Patients with diabetes mellitus are known to be at increased risk for coronary artery disease and myocardial infarction, and have worse outcomes after coronary interventions such as stenting. 1 The mechanisms for this increased risk are not fully known, but are thought to reflect vascular abnormalities of inflammation, hypertension, dyslipidemia, and hypercoagulability. 2 In turn, these vascular abnormalities may be the result of hyperglycemia, insulin resistance, and advanced glycation products seen in diabetes. 3, 4 However, the precise molecular links between the metabolic abnormalities seen in diabetes, and the resulting vascular changes that increase propensity for atherosclerosis are not clearly understood.

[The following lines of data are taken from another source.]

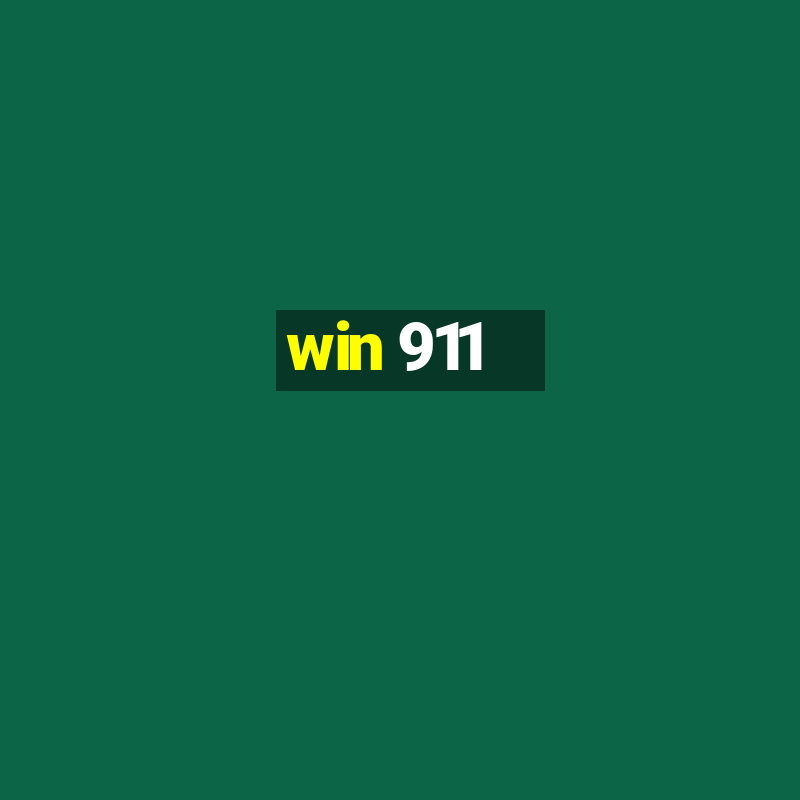 win 911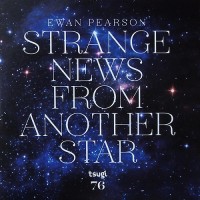 Purchase VA - Ewan Pearson: Strange News From Another Star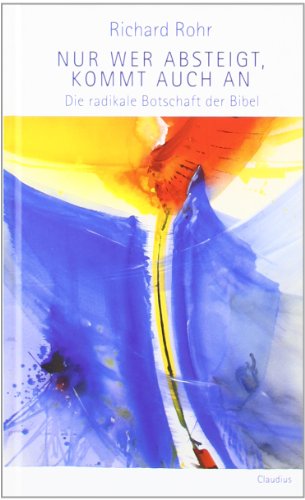  - Nur wer absteigt, kommt auch an: Die radikale Botschaft der Bibel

One such link is endothelial dysfunction, seen in diabetes, obesity, hypertension, hyperlipidemia, smoking, and aging. 5, 6 Endothelial dysfunction is characterized by defects in the normal vascular relaxation response to mediators such as acetylcholine, or to increased blood flow. This can be clinically measured by ultrasound studies of forearm blood flow responses. The basis for endothelial dysfunction may involve a reduction in the amount of bioavailable nitric oxide (NO) in the vasculature. NO is necessary for vascular relaxation and endothelium dependent relaxing factor (EDRF) activity. 7, 8 NO also serves to suppress atherosclerosis by reducing endothelial cell activation, smooth muscle proliferation, leukocyte activation and leukocyte-endothelial interactions, and platelet aggregation and adhesion. 9–12 Therefore, reduction in the amount of bioavailable NO would result in a proatherogenic state.